Despite the gains, gross domestic product was down 1.7 per cent in November from a year earlier, but that year-over-year gap was almost 3 per cent the month before.

The central bank said in its Jan. 21 quarterly forecast that companies continue to have plenty of excess capacity and predicted the economy won’t be running at full tilt until the third quarter of 2011, in part because of the effect Canada’s strong currency is having on sales to the U.S. and overseas.

Canada’s beleaguered manufacturing industry stalled in November after an anemic 0.1-per-cent gain the previous month, retail trade fell 0.8 per cent after at least five months of increases, and the utilities sector contracted by 1.8 per cent as unseasonably warm weather reduced demand for electricity and natural gas heating.

Meanwhile, the U.S. economy grew a more-than-expected 5.7 per cent in the last quarter of 2009, according to a preliminary estimate released Friday by the Commerce Department in Washington.
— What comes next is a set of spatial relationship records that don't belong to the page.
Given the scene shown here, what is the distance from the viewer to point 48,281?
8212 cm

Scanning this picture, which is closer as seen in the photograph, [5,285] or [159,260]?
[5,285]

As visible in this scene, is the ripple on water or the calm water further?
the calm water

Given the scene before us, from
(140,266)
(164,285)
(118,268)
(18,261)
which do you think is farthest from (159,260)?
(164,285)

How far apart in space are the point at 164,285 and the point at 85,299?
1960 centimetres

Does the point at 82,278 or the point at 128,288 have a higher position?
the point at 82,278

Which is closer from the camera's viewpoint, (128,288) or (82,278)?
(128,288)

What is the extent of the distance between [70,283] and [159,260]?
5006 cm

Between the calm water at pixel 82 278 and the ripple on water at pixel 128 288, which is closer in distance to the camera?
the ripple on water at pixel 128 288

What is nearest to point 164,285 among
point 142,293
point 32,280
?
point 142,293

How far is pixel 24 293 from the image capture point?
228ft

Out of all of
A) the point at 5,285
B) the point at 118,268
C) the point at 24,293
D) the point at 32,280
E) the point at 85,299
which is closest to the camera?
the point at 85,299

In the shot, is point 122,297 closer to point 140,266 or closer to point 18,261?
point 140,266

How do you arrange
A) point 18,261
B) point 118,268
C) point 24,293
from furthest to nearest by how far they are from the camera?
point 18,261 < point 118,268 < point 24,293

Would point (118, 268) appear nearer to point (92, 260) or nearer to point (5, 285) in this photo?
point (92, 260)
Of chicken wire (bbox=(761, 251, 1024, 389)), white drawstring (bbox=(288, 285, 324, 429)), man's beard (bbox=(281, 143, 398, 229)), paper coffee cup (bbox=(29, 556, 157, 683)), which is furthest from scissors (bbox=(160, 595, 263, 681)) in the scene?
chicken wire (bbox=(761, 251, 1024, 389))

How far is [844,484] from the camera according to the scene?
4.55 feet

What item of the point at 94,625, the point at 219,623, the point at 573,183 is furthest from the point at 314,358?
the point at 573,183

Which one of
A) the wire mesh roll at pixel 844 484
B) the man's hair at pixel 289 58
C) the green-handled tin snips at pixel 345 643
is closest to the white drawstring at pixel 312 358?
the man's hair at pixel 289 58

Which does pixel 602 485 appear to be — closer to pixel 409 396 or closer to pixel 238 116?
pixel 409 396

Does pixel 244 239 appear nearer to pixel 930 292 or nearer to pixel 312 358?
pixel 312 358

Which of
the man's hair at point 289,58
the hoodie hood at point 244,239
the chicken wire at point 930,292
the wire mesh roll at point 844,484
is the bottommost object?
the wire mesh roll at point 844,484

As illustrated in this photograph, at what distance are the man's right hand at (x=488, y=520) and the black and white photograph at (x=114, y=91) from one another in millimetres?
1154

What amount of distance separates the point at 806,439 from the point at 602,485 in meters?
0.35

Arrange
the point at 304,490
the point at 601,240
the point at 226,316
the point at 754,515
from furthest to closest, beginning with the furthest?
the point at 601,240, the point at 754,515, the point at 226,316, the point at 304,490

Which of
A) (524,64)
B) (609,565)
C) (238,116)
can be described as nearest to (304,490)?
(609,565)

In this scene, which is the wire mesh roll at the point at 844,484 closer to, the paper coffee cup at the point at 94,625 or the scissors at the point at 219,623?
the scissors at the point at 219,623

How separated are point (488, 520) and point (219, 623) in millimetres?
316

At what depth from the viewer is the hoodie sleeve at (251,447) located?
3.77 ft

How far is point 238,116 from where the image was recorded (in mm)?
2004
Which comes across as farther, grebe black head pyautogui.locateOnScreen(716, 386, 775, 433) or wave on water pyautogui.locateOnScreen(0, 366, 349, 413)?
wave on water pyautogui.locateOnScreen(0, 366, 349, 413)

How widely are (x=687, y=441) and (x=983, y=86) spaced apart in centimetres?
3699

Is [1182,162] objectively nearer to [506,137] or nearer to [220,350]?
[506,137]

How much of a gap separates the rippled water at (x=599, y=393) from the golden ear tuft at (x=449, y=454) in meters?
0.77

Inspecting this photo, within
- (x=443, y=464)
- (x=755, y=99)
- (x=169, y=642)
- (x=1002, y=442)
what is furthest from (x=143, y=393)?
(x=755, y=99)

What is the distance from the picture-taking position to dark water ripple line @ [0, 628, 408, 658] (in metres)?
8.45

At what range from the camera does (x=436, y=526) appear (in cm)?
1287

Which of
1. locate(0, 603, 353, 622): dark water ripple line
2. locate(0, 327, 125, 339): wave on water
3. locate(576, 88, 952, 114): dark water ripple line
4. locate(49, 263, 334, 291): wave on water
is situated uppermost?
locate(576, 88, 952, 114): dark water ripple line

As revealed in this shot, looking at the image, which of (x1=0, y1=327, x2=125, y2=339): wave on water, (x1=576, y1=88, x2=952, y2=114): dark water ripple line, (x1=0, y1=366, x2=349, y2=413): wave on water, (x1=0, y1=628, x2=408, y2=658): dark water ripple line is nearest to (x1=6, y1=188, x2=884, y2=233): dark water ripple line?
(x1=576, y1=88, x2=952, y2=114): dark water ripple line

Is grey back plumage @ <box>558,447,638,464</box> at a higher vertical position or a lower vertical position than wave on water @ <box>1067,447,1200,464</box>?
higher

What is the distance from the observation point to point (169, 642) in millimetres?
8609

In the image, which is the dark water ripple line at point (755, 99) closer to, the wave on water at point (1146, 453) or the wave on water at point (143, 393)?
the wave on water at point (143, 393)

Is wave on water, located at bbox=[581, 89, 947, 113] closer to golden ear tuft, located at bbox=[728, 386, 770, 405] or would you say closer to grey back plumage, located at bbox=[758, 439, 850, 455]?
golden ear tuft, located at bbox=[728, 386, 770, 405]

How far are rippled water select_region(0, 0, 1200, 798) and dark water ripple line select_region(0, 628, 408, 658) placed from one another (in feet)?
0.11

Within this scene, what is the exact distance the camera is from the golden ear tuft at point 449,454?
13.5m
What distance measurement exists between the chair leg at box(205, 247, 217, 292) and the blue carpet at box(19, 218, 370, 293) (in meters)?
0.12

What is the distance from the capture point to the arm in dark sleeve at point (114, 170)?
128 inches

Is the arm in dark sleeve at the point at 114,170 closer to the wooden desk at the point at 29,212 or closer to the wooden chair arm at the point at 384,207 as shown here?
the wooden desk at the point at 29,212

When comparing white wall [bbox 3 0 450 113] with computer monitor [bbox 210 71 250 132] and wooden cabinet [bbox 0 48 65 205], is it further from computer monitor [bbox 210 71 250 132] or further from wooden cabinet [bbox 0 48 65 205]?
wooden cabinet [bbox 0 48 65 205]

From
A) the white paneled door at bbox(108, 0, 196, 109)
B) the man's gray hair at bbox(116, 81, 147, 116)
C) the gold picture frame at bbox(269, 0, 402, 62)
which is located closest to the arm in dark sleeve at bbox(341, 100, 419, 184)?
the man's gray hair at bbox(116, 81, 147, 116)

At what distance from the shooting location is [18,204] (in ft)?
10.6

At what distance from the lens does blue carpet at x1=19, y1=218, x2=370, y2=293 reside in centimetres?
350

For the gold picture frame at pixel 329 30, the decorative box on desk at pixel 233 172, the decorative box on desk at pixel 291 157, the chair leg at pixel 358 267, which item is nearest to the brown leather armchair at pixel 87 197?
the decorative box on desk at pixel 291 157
Though the gain was largely attributed to factories replenishing inventories, should that number hold it would be the biggest quarterly annualized gain in six years.

That bodes well for Canadian growth going forward because it suggests demand for exports to the U.S. could pick up sooner than anticipated as America’s shell-shocked consumers recover further and spend more.

The Bank of Canada says the domestic economy will expand 2.9 per cent this year, a slightly rosier prediction than the 2.6 per cent forecast issued by the International Monetary Fund this week.